The DePaul University Library has a long-standing collaboration with the First Year Program to provide information literacy instruction to students across a wide range of writing-based courses. The best writing resulting from those courses is honored and celebrated each year at DePaul’s First Year Writing Showcase.
In this year’s Writing Showcase, which took place on the evening of May 24, 2017 at the Cortelyou Commons, there was something new to celebrate, because included in the many honors was a brand new award: The Library Research Prize!
This prize was created with an emphasis on the process of research. It is awarded to student authors in First Year Program courses whose essays have been judged to demonstrate excellence in the application of information literacy skills and the use of information tools and resources.
In addition to their essays, entrants for the prize were required to submit a Research Statement, an account explaining how they went about the process of information exploration and discovery and what they learned from it. We wanted to know what worked, what didn’t, and how they progressed when exploring topics, developing a research question, identifying relevant search terms, developing an effective search strategy, choosing appropriate databases, and evaluating the usefulness of the information they found for answering their original research question.

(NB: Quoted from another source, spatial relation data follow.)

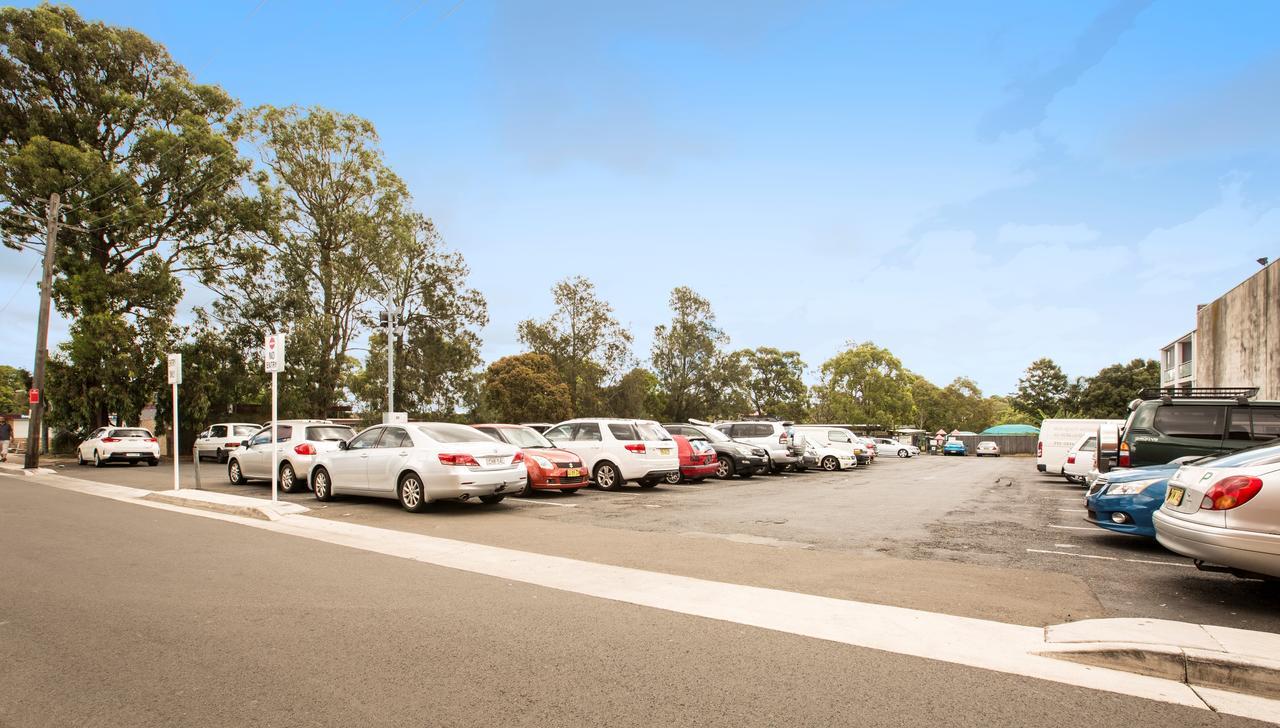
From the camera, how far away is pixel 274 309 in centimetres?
3641

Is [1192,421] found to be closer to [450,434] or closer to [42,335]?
[450,434]

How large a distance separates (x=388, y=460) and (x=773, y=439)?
15637 millimetres

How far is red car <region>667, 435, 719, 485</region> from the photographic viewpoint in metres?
19.7

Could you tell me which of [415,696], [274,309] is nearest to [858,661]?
[415,696]

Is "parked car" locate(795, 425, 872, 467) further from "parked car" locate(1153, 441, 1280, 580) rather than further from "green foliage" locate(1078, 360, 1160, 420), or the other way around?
"green foliage" locate(1078, 360, 1160, 420)

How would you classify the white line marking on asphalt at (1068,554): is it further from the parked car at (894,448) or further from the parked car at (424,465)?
the parked car at (894,448)

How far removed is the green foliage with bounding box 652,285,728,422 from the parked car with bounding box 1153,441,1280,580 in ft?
190

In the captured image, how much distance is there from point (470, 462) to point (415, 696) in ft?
26.0

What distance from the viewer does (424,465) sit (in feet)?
38.7

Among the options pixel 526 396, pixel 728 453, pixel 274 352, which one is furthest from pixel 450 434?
pixel 526 396

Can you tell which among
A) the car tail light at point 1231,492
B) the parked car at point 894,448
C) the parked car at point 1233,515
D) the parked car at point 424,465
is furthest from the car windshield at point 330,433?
the parked car at point 894,448

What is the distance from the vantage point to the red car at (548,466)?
14.6 metres

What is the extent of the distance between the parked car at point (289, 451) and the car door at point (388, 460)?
7.38 ft

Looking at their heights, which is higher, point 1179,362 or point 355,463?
point 1179,362
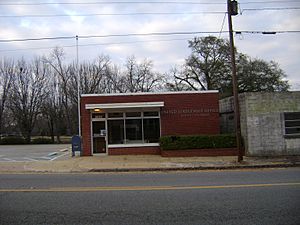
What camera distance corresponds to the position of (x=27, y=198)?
355 inches

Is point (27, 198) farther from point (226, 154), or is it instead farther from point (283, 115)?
point (283, 115)

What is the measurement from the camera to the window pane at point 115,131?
22.9m

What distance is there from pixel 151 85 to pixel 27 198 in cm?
5181

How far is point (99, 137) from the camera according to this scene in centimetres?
2292

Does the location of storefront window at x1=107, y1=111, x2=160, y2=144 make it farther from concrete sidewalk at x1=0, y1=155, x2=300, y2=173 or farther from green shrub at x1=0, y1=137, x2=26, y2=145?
green shrub at x1=0, y1=137, x2=26, y2=145

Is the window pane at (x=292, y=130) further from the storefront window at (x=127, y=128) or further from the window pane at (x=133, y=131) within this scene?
the window pane at (x=133, y=131)

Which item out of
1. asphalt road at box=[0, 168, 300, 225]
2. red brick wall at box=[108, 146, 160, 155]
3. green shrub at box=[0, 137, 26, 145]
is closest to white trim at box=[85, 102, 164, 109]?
red brick wall at box=[108, 146, 160, 155]

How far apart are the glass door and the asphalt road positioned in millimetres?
10936

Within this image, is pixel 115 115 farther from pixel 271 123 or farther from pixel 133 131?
pixel 271 123

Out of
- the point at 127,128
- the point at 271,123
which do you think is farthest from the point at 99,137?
the point at 271,123

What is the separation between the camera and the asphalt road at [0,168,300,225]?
6.89 metres

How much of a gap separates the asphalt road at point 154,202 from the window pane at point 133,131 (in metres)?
10.9

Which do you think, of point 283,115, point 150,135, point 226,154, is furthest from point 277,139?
point 150,135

As you can see, it’s a lot to ask! However, two student authors came shining through, and for the first ever DePaul University Library Research Prize, our winners are:
Amanda Stocchetti: “The Effects of Gender Socialization on Individuals” (WRD-104, instructed by Hannah Lee).
Among the many valuable experiences described in her Research Statement, Amanda expressed a true appreciation for the abundance of information sources available, and wrote: “from this process I also learned what to expect of college research papers; I realized how much careful work and dedication must go into the researching and speaking about important, not easily explainable matters.”
William Asztalos: “Real Analysis of the Common Core” (WRD-104, instructed by Hannah Lee).
In his Research Statement, William reflected on his consultations with librarians and his use of other library resources to overcome specific challenges, and wrote: “the single greatest skill I obtained from this experience was, quite simply, the ability to ask for help!”
We at the DePaul University Library congratulate both Amanda and William for their great achievement, and celebrate their excellence in applying and exemplifying the principles of information literacy in the course of their research and studies.
In addition to thanking our winners, the Library expresses its sincere thanks to all the staff of DePaul University’s First Year Program, and especially to the Coordinator of the Writing Showcase, Joyce Bean.